# TEXTO PROPORCIONADO
Torcido el cabo Passao, ambos exploradores aportaron, cada cual en su debido tiempo, a la bahía y pueblo de Coaque, o Ccori-Hagqque, nombre que, vertido al castellano, expresa el Hombre de Oro, el Hombre Dorado, el Dorado; y allí cogieron, efectivamente, la primera cantidad apreciable del oro del que iban en busca, bajo la forma de idolillos, patenas y utensilios domésticos.

Inquiriendo acerca de la procedencia del codiciado metal, supieron que, hacia Oriente, multitud de ríos menores, afluentes de un río mayor -el Marañón-, acarreaban el tributo de sus arenas, saturadas de oro, hacia una comarca asombrosamente rica, cuyo régulo acostumbraba a revolcarse materialmente en oro, por determinadas fechas del año incaico, hasta relucir su cuerpo como un ascua.

De allí el nombre de El Dorado con que fué bautizado por los españoles aquel fantástico personaje.

La leyenda del Dorado, contemplada en sus elementos constitutivos, es la siguiente:

Al pie de la cordillera de los Andes, en cuyos ventisqueros tienen su naciente los ríos de mayor caudal del sistema amazónico, recatado entre ásperas selvas y rodeado de misterio, existió un reino, sobre el que Natura tuvo a bien derramar con pasmosa liberalidad sus dones, por lo que respecta al más preciado de los metales: el oro.

Las calles de sus ciudades estuvieron empedradas de oro, de oro fueron sus edificios, y de oro los utensilios más usuales empleados por sus afortunados moradores.

# DATOS DEL EJERCICIO
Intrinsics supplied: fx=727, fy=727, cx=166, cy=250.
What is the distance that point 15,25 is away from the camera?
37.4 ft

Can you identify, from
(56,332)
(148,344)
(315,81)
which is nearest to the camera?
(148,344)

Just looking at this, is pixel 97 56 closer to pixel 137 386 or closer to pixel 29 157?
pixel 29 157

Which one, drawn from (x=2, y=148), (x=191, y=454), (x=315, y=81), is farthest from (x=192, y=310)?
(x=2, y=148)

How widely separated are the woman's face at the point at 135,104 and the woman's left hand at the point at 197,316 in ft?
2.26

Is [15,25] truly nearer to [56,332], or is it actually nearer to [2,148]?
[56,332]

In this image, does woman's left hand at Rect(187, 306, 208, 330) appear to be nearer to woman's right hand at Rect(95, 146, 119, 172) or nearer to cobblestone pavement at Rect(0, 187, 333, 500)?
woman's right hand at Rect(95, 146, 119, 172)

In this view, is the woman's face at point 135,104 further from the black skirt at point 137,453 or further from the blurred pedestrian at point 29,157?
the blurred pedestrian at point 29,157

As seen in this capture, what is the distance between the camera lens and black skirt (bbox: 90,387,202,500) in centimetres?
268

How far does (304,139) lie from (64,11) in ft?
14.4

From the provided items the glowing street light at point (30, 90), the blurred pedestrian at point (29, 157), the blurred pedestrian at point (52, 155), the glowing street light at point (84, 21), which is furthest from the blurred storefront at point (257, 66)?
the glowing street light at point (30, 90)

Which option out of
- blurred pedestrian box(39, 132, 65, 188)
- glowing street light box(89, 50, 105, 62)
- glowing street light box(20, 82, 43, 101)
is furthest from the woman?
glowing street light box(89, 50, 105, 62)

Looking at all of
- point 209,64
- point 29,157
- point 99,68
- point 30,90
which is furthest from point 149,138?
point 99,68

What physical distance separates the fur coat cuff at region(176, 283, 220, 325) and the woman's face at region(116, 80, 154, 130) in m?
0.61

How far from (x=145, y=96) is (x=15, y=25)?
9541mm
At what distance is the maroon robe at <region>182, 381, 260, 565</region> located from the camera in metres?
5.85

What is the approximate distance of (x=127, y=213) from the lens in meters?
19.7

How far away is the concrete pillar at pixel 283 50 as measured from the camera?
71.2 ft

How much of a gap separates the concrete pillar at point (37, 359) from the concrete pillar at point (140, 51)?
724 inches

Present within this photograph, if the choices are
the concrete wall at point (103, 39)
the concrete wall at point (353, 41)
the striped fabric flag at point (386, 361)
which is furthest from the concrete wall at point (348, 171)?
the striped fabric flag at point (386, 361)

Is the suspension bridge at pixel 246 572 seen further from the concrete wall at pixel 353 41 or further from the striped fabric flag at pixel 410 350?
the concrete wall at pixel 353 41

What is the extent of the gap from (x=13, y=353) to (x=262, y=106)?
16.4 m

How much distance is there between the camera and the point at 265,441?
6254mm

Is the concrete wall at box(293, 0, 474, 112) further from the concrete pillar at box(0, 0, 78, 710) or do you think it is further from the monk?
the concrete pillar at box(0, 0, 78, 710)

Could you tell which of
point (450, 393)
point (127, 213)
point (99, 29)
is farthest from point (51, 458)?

# LO QUE SE PIDE
A: Reescribe las líneas del listado que empiezan en la que contiene "Could you tell which of" y terminan al final del listado. Pon "pixel" en lugar de "point" y deja todo lo demás sin cambios.
B: Prolonga el texto sobre la leyenda de El Dorado a partir de su última oración.
El texto y el listado proceden de fuentes distintas.

# RESULTADOS POR TAREA
A:
Could you tell which of
pixel (450, 393)
pixel (127, 213)
pixel (99, 29)
is farthest from pixel (51, 458)?

B:
Su soberano tuvo por costumbre bañarse por determinadas fechas del año incaico en polvos de oro.

Dábase a aquel reino maravilloso el nombre de Paitití, y aun el de Omagua, y a su ciudad principal el de Manoa.

Han escrito acerca del Dorado, de sus régulos, de su laguna y de su oro el jesuita Bernabé Cobo; el obispo Lucas Fernández de Piedrahita, en su Historia general del Reino de la Nueva Granada; el bachiller Francisco Vásquez en su Vida   —311→   de Pedro de Urzúa; Ciro Vayo, en sus Caballeros del Dorado; el Marqués de Fuensanta del Valle, en su Relación de la jornada de Pedro de Urzúa a Omagua y El Dorado; Adolfo Bandelier, en su Gilded Man; Ricardo Palma, en sus Tradiciones peruanas; Jenaro Herrera, en sus Tradiciones de Loreto.

Para ese conjunto de escritores la leyenda del Dorado no pasó de ser una simple conseja, parto de la mente española, trastornada por la fiebre del oro, sin la menor base de realidad posible.

Nosotros opinamos de distinta manera.

Para nosotros, a orillas de los grandes ríos de la vertiente oriental de la Cordillera de los Andes, que llevan el tributo de sus aguas al poderoso Amazonas, se ha verificado durante siglos una concadenación de sucesos relacionados con la economia del Imperio de los Incas, sin la cual no habría podido formarse la leyenda del Dorado.

En otras palabras: el personaje Dorado «ha existido» y su baño periódico en polvos de oro ha sido cosa de realidad.

Indúcenos a pensar de esta suerte la voz manu, que hallamos vigente en los siguientes nombres de la región contemplada por la leyenda del Dorado: Manu, Mano, Manaos, Tahuamanu, Tahuantinmanu, Cuntamanu, Manuripe, etc.

Manu es voz de la lengua quechua que expresa deuda, tributo o cantidad de especies que una determinada comunidad estuvo obligada a pagar, dentro de determinados plazos, a los factores del Inca.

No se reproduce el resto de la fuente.